Summarization of Canada’s Parliamentary Proceedings with NLP/ML- ON-419

Desired discipline(s): Engineering - computer / electrical, Engineering, Computer science, Mathematical Sciences, Statistics / Actuarial sciences
Company: Alphabyte Solutions, Inc.
Project Length: 4 to 6 months
Preferred start date: 02/15/2021
Language requirement: English
Location(s): Vaughan, ON, Canada
No. of positions: 1
Preferred institutions: McGill University, University of Alberta, University of Toronto

Search across Mitacs’ international networks - check this box if you’d also like to receive profiles of researchers based outside of Canada: 
No

About the company: 

Alphabyte is a proudly Toronto-based tech start-up working on big data analytics and machine learning primarily in the e-commerce and construction fields. We believe that, with a little thoughtfulness and determination, anything can be done a little better and faster. We thrive on thinking outside the box while remaining commited to innovating and responsibly bringing about positive change. 

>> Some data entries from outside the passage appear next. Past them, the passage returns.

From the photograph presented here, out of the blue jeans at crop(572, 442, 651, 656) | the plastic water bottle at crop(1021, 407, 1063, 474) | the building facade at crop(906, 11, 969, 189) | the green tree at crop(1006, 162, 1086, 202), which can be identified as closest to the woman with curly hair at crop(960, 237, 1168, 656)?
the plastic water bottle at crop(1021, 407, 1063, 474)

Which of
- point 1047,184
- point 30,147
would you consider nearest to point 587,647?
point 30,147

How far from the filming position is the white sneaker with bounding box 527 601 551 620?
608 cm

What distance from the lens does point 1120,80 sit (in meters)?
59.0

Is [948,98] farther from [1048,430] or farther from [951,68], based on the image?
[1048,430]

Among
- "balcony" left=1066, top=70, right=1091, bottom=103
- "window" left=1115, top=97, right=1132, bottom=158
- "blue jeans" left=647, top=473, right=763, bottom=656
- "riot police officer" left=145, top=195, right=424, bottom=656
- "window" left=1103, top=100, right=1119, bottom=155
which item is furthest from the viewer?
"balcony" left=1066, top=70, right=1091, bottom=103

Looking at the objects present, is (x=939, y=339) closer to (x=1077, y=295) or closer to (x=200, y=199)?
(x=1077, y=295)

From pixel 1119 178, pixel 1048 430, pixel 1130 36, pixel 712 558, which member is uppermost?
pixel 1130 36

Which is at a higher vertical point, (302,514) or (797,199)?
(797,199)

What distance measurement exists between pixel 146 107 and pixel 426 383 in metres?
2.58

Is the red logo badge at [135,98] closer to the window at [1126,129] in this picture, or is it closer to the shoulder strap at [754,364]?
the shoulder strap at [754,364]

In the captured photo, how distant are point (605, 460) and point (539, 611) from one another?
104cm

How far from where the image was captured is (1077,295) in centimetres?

Please describe the project.: 

At our research division, Alphabyte Research Lab, we have started to apply state-of-the-art machine learning models to solve real-world problems. One of these projects, known as Parlawatch, aims to improve democratic participation and governance by automatically summarizing Canada’s parliamentary proceedings for the general public and providing useful insights from them (e.g. sentiment analysis, emotion classification).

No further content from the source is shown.